Het doel van deze doctoraatsthesis was om overstromingsrisicobeheer wetenschappelijk te onderbouwen aan de hand van doelgerichte landgebruiksveranderingen, met toepassing op Vlaanderen, de noordelijke regio van België. Vlaanderen heeft een hoog overstromingsrisico, aangezien het zowel een grotendeels van nature overstromingsgevoelig gebied is en gekenmerkt wordt door een hoge graad van urbanisatie met een verspreid patroon. Daarom worden in deze thesis procedures ontwikkeld en geëvalueerd voor een ruimtelijke optimalisatie- en overstromingsrisico-analyse, met als doel enerzijds de meest geschikte locaties in het landschap te vinden voor landgebruiksveranderingen om het overstromingsrisico stroomafwaarts te verlagen, en anderzijds de reductie van het risico t.g.v. deze landgebruiksveranderingen, ofwel de verzekeringswaarde, te kwantificeren.

Eerst werd de impact van verharding op de ernst van overstromingen onderzocht in een empirische analyse op basis van de Vlaamse dataset met de contouren van overstromingen sinds 1988. De overstromingsoppervlakten en –volumes afgeleid van deze dataset en het historisch landgebruik werden samen geanalyseerd aan de hand van multivariate regressieanalyse en machine learning methoden. Deze machine learning technieken zijn geschikt voor empirische analyses, aangezien hun flexibiliteit ruimtelijk expliciete modellen met een hoger aantal observaties mogelijk maakt. Echter, de impact van verharding op overstromingsvolume en –oppervlakte kon niet worden aangetoond met de empirische analyses, die vooral werden gehinderd door de beperkte tijdsperiode waarvoor overstromingscontouren beschikbaar zijn. Bovendien kunnen de analyses ook beïnvloed worden door de onzekerheden verbonden aan de geregistreerde overstromingscontouren en de inconsistenties in landgebruiksclassificatie. Het is daarom van belang dat de registratie van overstromingen en landgebruik voortgezet wordt op een meer consistente manier.

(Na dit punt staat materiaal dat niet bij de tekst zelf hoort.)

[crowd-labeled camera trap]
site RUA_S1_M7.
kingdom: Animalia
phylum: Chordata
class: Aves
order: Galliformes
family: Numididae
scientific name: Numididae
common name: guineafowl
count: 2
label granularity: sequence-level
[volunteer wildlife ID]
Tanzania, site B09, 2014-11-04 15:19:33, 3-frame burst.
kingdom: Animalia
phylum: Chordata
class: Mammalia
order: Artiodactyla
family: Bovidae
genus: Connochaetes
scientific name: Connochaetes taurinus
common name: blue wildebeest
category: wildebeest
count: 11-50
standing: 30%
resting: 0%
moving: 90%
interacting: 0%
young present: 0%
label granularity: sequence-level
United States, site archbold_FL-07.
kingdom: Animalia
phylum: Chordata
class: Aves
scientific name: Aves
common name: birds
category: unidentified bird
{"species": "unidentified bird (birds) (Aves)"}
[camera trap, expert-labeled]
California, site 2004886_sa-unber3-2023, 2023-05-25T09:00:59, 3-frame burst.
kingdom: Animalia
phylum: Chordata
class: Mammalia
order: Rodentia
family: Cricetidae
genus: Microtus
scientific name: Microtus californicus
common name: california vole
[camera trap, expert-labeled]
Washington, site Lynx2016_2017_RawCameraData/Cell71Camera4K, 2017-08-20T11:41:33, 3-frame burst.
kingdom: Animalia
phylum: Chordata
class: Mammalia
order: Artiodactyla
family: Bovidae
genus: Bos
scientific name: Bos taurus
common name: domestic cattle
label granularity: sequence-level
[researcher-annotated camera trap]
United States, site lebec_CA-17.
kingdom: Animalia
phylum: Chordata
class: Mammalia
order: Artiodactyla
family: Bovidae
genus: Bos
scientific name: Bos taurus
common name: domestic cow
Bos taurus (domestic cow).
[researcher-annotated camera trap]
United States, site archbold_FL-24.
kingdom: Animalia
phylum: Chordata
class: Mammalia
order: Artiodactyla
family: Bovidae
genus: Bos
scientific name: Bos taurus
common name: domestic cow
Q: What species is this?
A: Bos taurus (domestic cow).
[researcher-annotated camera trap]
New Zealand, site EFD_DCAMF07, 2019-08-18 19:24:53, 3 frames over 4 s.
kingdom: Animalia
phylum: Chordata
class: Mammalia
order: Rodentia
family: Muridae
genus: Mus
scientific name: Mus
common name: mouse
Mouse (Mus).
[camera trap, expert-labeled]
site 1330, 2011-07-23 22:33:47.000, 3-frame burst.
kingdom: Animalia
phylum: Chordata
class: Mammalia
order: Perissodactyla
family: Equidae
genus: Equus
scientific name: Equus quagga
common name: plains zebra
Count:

Ruimtelijk expliciete, hydrologische modellen zijn nodig om het effect van landgebruiksveranderingen op de oppervlakkige afstroming in te schatten. Deze modellen hebben echter een lange rekentijd, waardoor ze eerder geschikt zijn om landgebruiksscenario’s (‘wat als?’) met een beperkt aantal modelsimulaties te analyseren. Optimalisatie-analyses met de vraag waar landgebruiksveranderingen het grootste effect hebben op overstromingsgevaar, hebben een hoog aantal modelsimulaties nodig, waardoor het nodig is om zeer rekenefficiënte modellen te gebruiken. Een rekenefficiënt en ruimtelijk expliciet afstromingsmodel werd ontwikkeld, dat ook rekening houdt met stroomafwaartse interacties tussen afstroming en herinfiltratie. Op basis van de populaire Soil Conservation Service Curve Number (SCS–CN) methode werden achttien modelconfiguraties ontwikkeld en geëvalueerd voor drie studiegebieden, waarbij twee methoden om bodemvochtgehalte in rekening te brengen en drie herinfiltratie-methoden werden getest, en de waarden voor drie verschillende parameters werden gevarieerd. Het meest performante model, met een NSE van 0.57, 0.56 en 0.64 in de drie studiegebieden, werd als accuraat genoeg beschouwd om de hydrologische impact van landgebruik off-site te kunnen inschatten. Dit afstromingsmodel implementeert de SCS–CN-methode met de λ parameter gelijk aan 0.05 en integreert hiermee de SWAT-methode om de CN aan te passen aan bodemvochtgehalte en de re-infiltratie methode voorgesteld door Van Loo (2018), met een hydraulische radius van 3 mm en een seizoensgebonden ruwheidscoëfficient.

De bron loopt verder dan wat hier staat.